Extract to read:
☆ ☆ ☆

More detailed syllabus
Topic: Intro/basics of the financial world
Synopsis: In the first 2 lectures, we'll introduce a family of topics that we'll develop further all term. We'll also lay out a general perspective: Financial markets are vital to growth and welfare. Absent a wide array of public and private institutions and practices, financial markets work hideously badly. Why is this? What are key financial markets and institutions that have grown up to overcome the problems in financial markets? How do they work? How do they affect the performance of the economy? Why do they regularly fail, sometimes causing disastrous financial crises? These are questions we'll try to shed some light on.
Key terms: Some paired terms: [asset, liability], [debt, equity], [primary market, secondary market], [money market, capital market], [bank, investment bank, central bank]. Some information problems: asymmetric information, moral hazard, adverse selection.

☆ ☆ ☆

Scene question records:
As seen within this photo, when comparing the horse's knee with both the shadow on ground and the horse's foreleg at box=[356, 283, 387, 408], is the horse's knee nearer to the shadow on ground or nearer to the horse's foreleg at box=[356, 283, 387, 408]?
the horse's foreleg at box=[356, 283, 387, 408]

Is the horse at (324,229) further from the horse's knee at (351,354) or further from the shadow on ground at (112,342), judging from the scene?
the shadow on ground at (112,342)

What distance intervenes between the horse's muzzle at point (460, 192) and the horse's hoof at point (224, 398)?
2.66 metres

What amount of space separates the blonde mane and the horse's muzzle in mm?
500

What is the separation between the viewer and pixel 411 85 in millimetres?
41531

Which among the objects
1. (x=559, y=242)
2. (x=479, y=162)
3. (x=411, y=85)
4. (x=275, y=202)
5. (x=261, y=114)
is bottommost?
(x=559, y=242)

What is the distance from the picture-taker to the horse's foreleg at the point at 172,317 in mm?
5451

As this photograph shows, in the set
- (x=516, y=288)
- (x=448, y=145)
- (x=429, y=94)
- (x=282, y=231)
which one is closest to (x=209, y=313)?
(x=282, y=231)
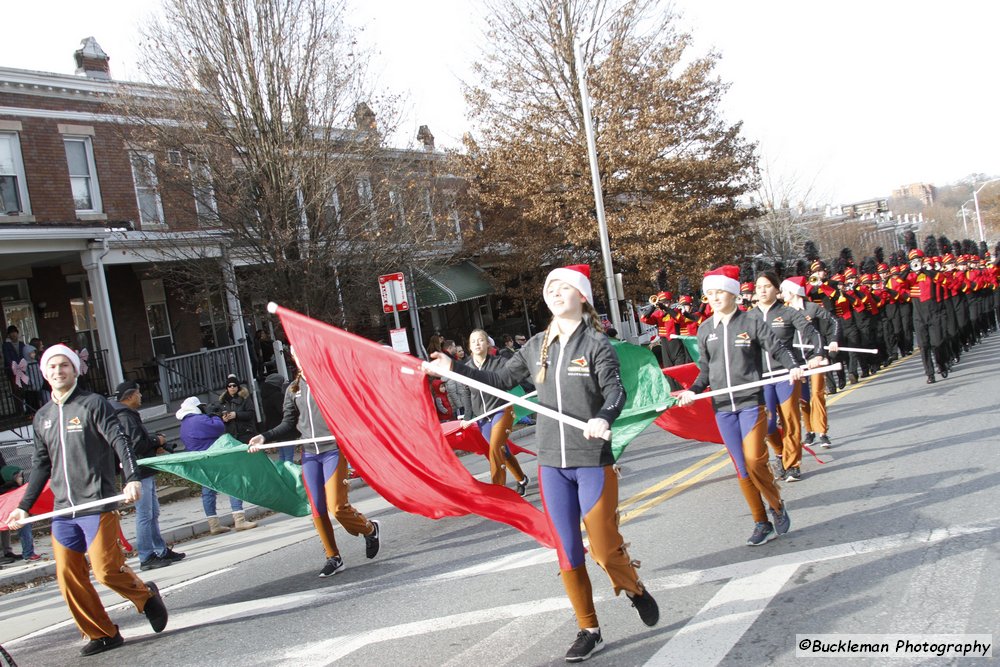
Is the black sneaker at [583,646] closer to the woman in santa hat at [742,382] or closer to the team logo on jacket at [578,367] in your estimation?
the team logo on jacket at [578,367]

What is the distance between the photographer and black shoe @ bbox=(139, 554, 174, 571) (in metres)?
8.96

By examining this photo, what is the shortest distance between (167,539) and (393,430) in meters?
6.32

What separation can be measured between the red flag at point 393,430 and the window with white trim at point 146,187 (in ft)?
42.0

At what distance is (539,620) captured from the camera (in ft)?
17.7

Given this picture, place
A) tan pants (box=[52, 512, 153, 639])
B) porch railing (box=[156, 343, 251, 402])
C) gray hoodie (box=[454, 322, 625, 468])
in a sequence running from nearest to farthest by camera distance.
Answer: gray hoodie (box=[454, 322, 625, 468]), tan pants (box=[52, 512, 153, 639]), porch railing (box=[156, 343, 251, 402])

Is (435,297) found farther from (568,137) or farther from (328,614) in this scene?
(328,614)

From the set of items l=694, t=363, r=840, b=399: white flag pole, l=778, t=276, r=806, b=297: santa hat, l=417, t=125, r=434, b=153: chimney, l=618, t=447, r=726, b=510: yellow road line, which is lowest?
l=618, t=447, r=726, b=510: yellow road line

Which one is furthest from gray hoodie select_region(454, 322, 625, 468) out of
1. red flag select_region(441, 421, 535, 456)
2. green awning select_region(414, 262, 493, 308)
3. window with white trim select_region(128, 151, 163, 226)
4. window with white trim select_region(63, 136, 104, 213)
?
green awning select_region(414, 262, 493, 308)

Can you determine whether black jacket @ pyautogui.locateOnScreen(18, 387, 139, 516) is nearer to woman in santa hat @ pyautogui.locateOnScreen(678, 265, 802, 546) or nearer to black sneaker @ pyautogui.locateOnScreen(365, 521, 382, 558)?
black sneaker @ pyautogui.locateOnScreen(365, 521, 382, 558)

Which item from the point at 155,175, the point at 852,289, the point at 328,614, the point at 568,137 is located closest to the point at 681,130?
the point at 568,137

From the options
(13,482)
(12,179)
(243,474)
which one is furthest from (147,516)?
(12,179)

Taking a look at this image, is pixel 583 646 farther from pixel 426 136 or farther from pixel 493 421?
pixel 426 136

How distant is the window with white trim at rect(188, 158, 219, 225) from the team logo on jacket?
45.0 ft

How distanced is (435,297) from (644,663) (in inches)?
833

☆ ☆ ☆

Task instructions:
A – Translate this sentence from the syllabus into Spanish: "Financial markets are vital to growth and welfare."
B – Which three information problems does the syllabus list among its key terms?

The answers:
A – Los mercados financieros son vitales para el crecimiento y el bienestar.

B – Asymmetric information, moral hazard, and adverse selection.